Mauricio LLaver
3 marzo, 2024 02:40

Cómo errar con el GPS

Sólo por no ser un fanático de la tecnología, obligué a que hiciéramos tres horas más de viaje entre Viena y Berlín. Por suerte.

Tramo Viena-Berlín, en auto. Lo más corto era tomar el camino hacia el norte, atravesando la República Checa. Mi GPS no abarca la República Checa (lo sabía), y ni se nos ocurre que me enviará sólo por caminos de Austria y Alemania, que sí tiene cargados.
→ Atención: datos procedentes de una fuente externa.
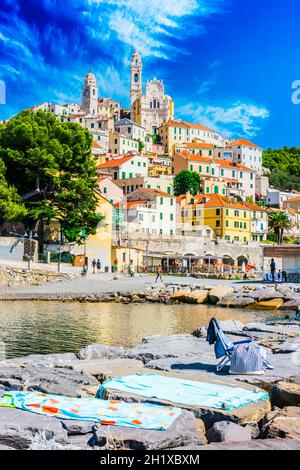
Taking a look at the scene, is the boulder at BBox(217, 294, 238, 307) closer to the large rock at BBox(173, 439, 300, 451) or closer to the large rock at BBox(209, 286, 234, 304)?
the large rock at BBox(209, 286, 234, 304)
Conclusión: 350 kilómetros y 3 horas más de viaje. Pero desgracia con suerte: el tramo Viena-Linz es una de las cosas más bellas que se pueden ver en auto. Y haber entrado a Alemania por el Sur hasta Berlín significa haberla atravesado casi entera, de sur a norte, como una cuchilla. Y haber pasado cerca de lugares llenos de historia como Nüremberg (juicio internacional contra los jerarcas nazis). Todo por rutas de primera clase, sin velocidad límite en la parte alemana. Lo cual significa ver miles y miles de Porsche, Mercedes, Audi, BMW, etcétera, que te pasan como si estuvieras sentado en un banquito de la plaza. Entrada a Berlín a la tardecita, con un par de sorpresas. Una, hay graffitis. Dos, es un poco más barato que Austria.